This decision left consumers in numerous counties with a single Obamacare plan provider and soaring premiums in 2017. Thanks to Aetna’s unexpected exit from most regions, which the firm announced in August, Pinal County was poised to become the first without any providers at all. But then BCBSAZ stepped in.
“Regulators and policy makers must find a way to stabilize the market and put long-term fixes in place,” said Boals. “In the meantime, BCBSAZ is trying hard to balance the company’s financial losses from the ACA with the very real concerns of Arizonans.”
Blue Cross’ participation won’t come cheap. The company told the Associated Press that premium rates will increase a whopping 51% in Pinal County next year, although much of that will be counteracted by the federal subsidies that the vast majority of customers earning between 100% and 400% of the Federal Poverty Level (FPL) are eligible for in the marketplaces.
While Americans who have few options in the exchanges can opt to buy individual plans directly from insurers outside the marketplaces, these customers aren’t eligible for subsidies.

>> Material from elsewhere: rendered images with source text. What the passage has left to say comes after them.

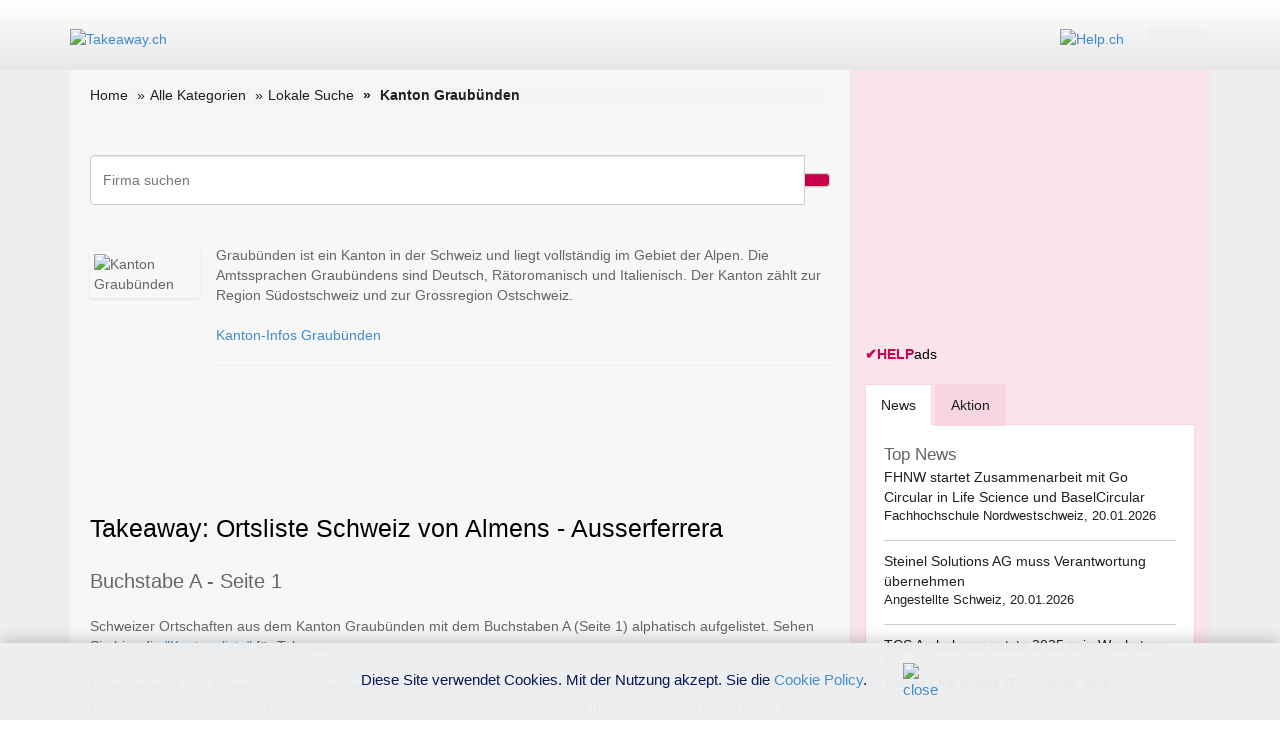

--- FILE ---
content_type: text/html; charset=utf-8
request_url: https://www.google.com/recaptcha/api2/aframe
body_size: 268
content:
<!DOCTYPE HTML><html><head><meta http-equiv="content-type" content="text/html; charset=UTF-8"></head><body><script nonce="XpdRv0T5DbENN8IUN2QPYg">/** Anti-fraud and anti-abuse applications only. See google.com/recaptcha */ try{var clients={'sodar':'https://pagead2.googlesyndication.com/pagead/sodar?'};window.addEventListener("message",function(a){try{if(a.source===window.parent){var b=JSON.parse(a.data);var c=clients[b['id']];if(c){var d=document.createElement('img');d.src=c+b['params']+'&rc='+(localStorage.getItem("rc::a")?sessionStorage.getItem("rc::b"):"");window.document.body.appendChild(d);sessionStorage.setItem("rc::e",parseInt(sessionStorage.getItem("rc::e")||0)+1);localStorage.setItem("rc::h",'1768906396248');}}}catch(b){}});window.parent.postMessage("_grecaptcha_ready", "*");}catch(b){}</script></body></html>

--- FILE ---
content_type: text/html; charset=utf-8
request_url: https://www.google.com/recaptcha/api2/aframe
body_size: -270
content:
<!DOCTYPE HTML><html><head><meta http-equiv="content-type" content="text/html; charset=UTF-8"></head><body><script nonce="W-_Jz6nqfjU_-ovquMfQsQ">/** Anti-fraud and anti-abuse applications only. See google.com/recaptcha */ try{var clients={'sodar':'https://pagead2.googlesyndication.com/pagead/sodar?'};window.addEventListener("message",function(a){try{if(a.source===window.parent){var b=JSON.parse(a.data);var c=clients[b['id']];if(c){var d=document.createElement('img');d.src=c+b['params']+'&rc='+(localStorage.getItem("rc::a")?sessionStorage.getItem("rc::b"):"");window.document.body.appendChild(d);sessionStorage.setItem("rc::e",parseInt(sessionStorage.getItem("rc::e")||0)+1);localStorage.setItem("rc::h",'1768906396248');}}}catch(b){}});window.parent.postMessage("_grecaptcha_ready", "*");}catch(b){}</script></body></html>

Aetna’s abrupt departure from Obamacare, which the firm once considered a ripe business opportunity, has drawn scrutiny for possibly being linked to the Justice Department’s move to block the company’s proposed merger with rival Humana. On Thursday, a group of lawmakers including Sens. Bernie Sanders, Elizabeth Warren, and Sherrod Brown penned a letter to Aetna CEO Mark Bertolini probing that thesis.
“Aetna’s decision regarding its participation in the ACA exchanges appears to be an effort to pressure the Justice Department into approving a merger that the Department has alleged violates antitrust law and has the potential to significantly harm consumers all across the country,” wrote the senators.